Let's say we draw n times. What's the probability that we get a number at
least 1? Well, we want to exclude the cases where we get a number less than 1,
so we want the volume of the unit cube (n-tuples of numbers from 0 to 1) minus
the volume of the region below the standard simplex (standard simplex is stuff
that sums to 1, we're excluding stuff that sums to less than 1.)
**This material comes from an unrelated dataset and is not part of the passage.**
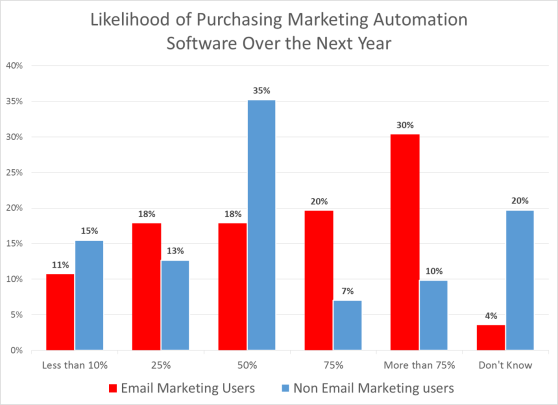 Email marketing users are much more likely to be in the market for marketing automation systems
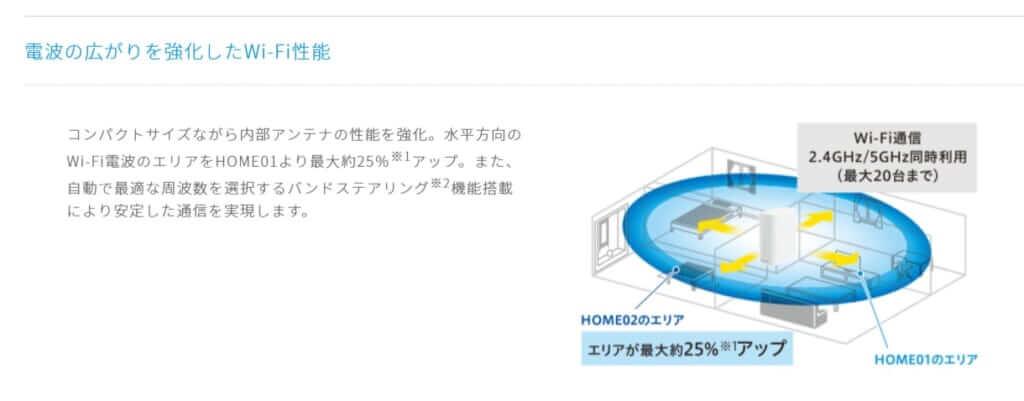 WiMAX-HOME-02│UQ-WiMAX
Now the volume of the region below the standard simplex in n dimensions is
1/n!. (Brief proof, if you're not familiar: True in 1 dimension. Assume true
in n dimensions. Then for n+1 dimensions, have integral over volume in n
dimensions, as "sum of first n variables" parameter varies from 0 to 1. But
volume varies as length^n in n dimensions, so this is integral from 0 to 1 of
x^n/n!, i.e. 1/(n+1)!.)

So after n draws, the probability that we've exceeded 1 is 1-1/n!. So the
probability that it requires _exactly_ n draws is 1/(n-1)! - 1/n! (assuming
n>1; for n=0 the probability is 0).

So the expected number of draws, then, is the sum over n>=1 of n/(n-1)! -
n/n!, but this latter is (assuming n>=2) equal to n/(n-1)! - 1/(n-1)! =
(n-1)/(n-1)! = 1/(n-2)!. (For n=1, we get 0.)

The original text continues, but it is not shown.